● **PASSAGE TO READ**:
--- START ---

Depression a predictor of death after heart attack

NEW YORK (Reuters Health) - In people who have suffered a heart attack, depression and a high heart rate at night, while often coexistent, are independent predictors of death, according to research published in the journal Psychosomatic Medicine.

Dr. Robert M. Carney of Washington University School of Medicine, St. Louis, Missouri, and colleagues conducted a series of tests in 333 depressed patients and 383 non-depressed patients who’d recently suffered a heart attack and were followed for up to 30 months.

After accounting for a number of potential factors that might influence the results, depressed patients had higher nighttime heart rate (70.7 versus 67.7 beats per minute) and daytime heart rate (76.4 versus 74.2 beats per minute) than non-depressed patients.

Overall, 33 depressed patients (9.9 percent) and 14 non-depressed patients (3.7 percent) died during follow-up. Twenty-four of the deaths among the depressed patients (73 percent) and 10 of the deaths among the non-depressed patients (71 percent) were classified as likely due to cardiovascular causes.

--- END ---

● **INFORMATION SUPPLIED**:
--- START ---

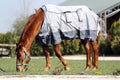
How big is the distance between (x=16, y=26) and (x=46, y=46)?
52.6 m

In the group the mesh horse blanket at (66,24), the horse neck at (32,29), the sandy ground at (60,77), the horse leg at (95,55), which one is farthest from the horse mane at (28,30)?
the sandy ground at (60,77)

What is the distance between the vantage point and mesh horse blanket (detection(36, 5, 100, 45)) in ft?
51.4

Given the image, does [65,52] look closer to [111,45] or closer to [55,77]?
[111,45]

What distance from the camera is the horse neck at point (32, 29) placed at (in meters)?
15.5

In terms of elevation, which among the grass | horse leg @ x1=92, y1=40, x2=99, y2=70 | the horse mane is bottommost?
the grass

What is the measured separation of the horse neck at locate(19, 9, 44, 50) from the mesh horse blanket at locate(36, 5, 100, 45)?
0.16 meters

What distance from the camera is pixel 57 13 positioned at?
15859 mm

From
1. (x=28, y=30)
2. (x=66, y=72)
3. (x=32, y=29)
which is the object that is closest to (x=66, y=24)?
(x=32, y=29)

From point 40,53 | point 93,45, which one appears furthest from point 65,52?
point 93,45

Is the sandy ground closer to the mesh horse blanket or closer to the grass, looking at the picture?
the grass

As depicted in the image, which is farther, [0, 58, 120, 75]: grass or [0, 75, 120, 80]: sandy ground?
[0, 58, 120, 75]: grass

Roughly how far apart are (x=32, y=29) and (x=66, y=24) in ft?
4.14

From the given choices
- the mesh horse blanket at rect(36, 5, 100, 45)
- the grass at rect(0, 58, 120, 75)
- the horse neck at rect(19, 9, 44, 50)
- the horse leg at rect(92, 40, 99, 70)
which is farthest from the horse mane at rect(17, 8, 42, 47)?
the horse leg at rect(92, 40, 99, 70)

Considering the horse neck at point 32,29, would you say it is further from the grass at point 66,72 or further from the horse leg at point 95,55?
the horse leg at point 95,55
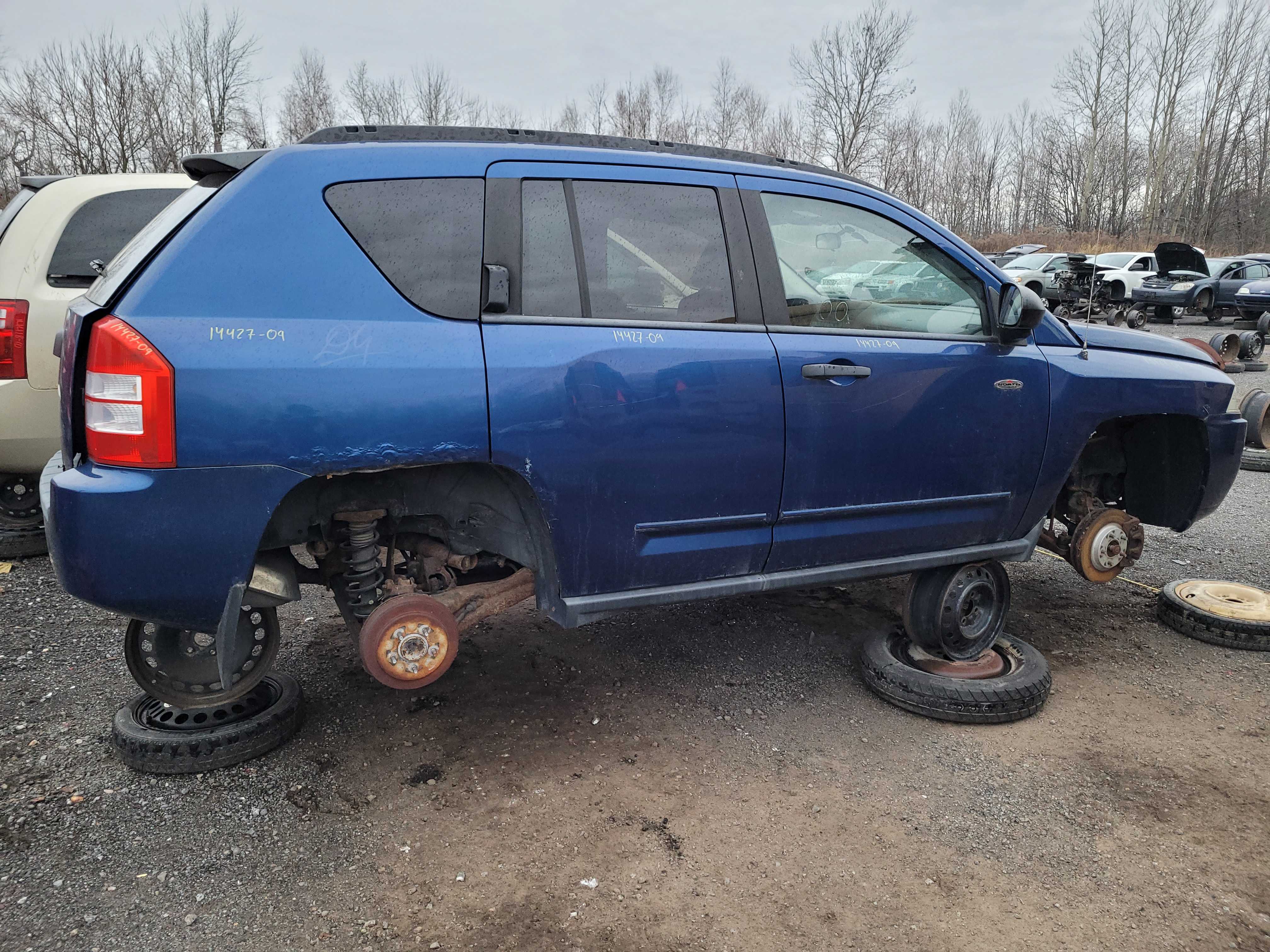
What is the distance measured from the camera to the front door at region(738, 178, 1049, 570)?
304cm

--- END ---

● **EXERCISE DETAILS**: Can you quote the report on depression after heart attack word for word, from "Depression a predictor" to "journal Psychosomatic Medicine."? You won't need the material to do this.

● **FINAL ANSWER**:
Depression a predictor of death after heart attack

NEW YORK (Reuters Health) - In people who have suffered a heart attack, depression and a high heart rate at night, while often coexistent, are independent predictors of death, according to research published in the journal Psychosomatic Medicine.